Smartwatches and wristbands have come a long way, but what if you could integrate electronic displays directly into clothing? Researchers in China explored this concept in a new study where they described electronic textiles that can be turned into flexible, breathable, and durable displays.
The ultimate wearable electronics: your clothes
Weaving solid-state display materials into clothing is not only cumbersome and clunky, it’s just impractical. Although there are paper-thin, flexible micro-LED displays out there, they simply can’t withstand the kind of deformation that is expected when fabrics are worn and washed.
Huisheng Peng and colleagues at Fudan University in Shanghai, China, looked at this problem and thought of an obvious solution: just turn the clothing’s textiles into electronic displays.
To this aim, the researchers produced a prototype of a display fabric measuring 6 meters in length and 25 centimeters in width. The display fabric can be integrated with another layer of touch-sensitive fabric for the user interface, as well as a fabric power supply. In this case, the power is harvested from solar energy.
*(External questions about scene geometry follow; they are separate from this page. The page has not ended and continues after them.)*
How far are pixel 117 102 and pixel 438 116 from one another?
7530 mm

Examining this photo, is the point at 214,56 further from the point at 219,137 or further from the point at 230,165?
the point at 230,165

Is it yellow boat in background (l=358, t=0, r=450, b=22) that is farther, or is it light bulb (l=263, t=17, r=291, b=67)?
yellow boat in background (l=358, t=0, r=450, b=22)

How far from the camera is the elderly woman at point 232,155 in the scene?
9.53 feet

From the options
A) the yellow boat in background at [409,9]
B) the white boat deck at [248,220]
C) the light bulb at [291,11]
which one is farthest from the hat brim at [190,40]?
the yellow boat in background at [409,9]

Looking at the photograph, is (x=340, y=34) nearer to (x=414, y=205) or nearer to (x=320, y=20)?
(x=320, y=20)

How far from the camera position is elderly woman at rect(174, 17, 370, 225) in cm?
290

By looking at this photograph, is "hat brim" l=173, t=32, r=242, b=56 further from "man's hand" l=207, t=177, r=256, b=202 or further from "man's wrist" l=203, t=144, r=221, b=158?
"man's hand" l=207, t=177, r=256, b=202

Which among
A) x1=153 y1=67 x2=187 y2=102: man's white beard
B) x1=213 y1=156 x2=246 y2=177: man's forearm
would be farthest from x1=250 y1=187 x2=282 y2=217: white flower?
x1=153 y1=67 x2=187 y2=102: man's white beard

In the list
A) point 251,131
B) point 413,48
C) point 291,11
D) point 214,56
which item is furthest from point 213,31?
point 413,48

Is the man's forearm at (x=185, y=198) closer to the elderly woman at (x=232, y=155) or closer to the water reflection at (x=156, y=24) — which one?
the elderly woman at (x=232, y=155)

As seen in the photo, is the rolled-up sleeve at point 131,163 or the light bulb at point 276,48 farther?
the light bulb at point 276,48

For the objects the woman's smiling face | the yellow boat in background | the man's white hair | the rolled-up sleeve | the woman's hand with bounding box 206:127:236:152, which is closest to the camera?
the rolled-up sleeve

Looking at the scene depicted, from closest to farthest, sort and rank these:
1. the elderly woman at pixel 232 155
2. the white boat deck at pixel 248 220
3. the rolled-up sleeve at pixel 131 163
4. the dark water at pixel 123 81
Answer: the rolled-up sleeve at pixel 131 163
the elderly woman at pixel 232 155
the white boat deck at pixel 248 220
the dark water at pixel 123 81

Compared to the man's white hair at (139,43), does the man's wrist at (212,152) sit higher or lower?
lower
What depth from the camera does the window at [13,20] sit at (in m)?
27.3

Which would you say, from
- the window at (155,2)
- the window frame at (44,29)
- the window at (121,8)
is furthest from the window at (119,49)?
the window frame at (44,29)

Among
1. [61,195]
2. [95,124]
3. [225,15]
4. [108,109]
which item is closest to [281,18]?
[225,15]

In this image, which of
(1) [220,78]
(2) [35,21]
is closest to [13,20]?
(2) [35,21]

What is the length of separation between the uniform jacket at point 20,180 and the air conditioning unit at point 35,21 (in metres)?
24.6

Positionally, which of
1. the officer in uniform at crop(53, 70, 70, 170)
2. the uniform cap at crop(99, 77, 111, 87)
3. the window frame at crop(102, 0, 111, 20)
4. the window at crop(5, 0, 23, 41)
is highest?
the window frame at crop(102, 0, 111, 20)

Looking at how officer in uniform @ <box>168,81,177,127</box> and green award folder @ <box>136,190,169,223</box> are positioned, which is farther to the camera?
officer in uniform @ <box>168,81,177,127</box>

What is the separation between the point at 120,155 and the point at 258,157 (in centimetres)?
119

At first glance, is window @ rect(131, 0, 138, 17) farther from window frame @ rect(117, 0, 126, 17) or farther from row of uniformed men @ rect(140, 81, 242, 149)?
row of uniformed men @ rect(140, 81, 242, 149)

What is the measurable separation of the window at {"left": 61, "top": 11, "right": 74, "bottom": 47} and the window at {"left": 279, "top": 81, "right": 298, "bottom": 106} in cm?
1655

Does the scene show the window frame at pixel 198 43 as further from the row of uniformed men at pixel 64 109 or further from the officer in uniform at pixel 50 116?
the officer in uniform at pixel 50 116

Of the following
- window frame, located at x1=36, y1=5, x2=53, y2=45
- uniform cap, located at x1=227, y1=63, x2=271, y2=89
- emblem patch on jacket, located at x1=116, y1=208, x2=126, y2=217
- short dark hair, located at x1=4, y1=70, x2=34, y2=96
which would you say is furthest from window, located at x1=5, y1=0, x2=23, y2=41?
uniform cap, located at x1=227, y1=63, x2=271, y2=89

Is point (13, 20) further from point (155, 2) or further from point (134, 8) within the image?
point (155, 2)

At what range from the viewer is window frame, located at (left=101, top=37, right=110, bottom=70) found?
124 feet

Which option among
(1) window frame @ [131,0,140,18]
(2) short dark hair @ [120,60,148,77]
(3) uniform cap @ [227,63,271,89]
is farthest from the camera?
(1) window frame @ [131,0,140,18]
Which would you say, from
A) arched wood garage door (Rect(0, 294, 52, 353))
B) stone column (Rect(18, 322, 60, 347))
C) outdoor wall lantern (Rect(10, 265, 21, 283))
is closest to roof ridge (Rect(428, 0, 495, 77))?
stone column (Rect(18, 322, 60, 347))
But first, Peng’s team had to overcome a number of technical challenges. To produce illumination, the researchers weaved conductive weft and luminescent warp fibers while being careful to have a stable interface between these two fiber electrodes with an additional transparent and elastic composite fiber.
Another problem is that the thin active layer needs to be coated uniformly, a challenge that was surmounted with the help of scraping micro-pinholes. “We had thus achieved a continuous and large-scale production of such display textiles,” Peng said.
“Integrating displays into textiles offers exciting opportunities for smart electronic textiles – the ultimate form of wearables poised to change the way we interact with electronic devices, but thin-film displays could not meet the application requirements,” Peng told ZME Science.
“Display textiles thus become necessary to serve to bridge human-machine interactions, offering, for instance, a real-time communication tool for individuals with voice or speech disorders,” the researcher added.
During tests, the researchers demonstrated various applications, such as turning the fabric into a navigation tool that displays an interactive map or as a smartwatch-like tool that sends or displays messages via a Bluetooth connection with a smartphone.
After 1,000 cycles of bending, stretching, and pressing, the electroluminescent units remained stable suggesting that the display fabric could perform well in a real-life use case when constant deformation is expected.
This is why Peng is confident that these fabrics can come to market soon. He already has opened collaborations with some companies involved in the auto, wearable electronics, and smart clothing industries. “I think the display textiles can be widely used for real applications in this year,” the researcher told me in an email.
Next, the researchers plan to scale up the resolution of their display textile and the intensity of the illumination, while keeping costs low.
“As a new technology in displaying, they may change the way we live in many directions,” Peng concluded.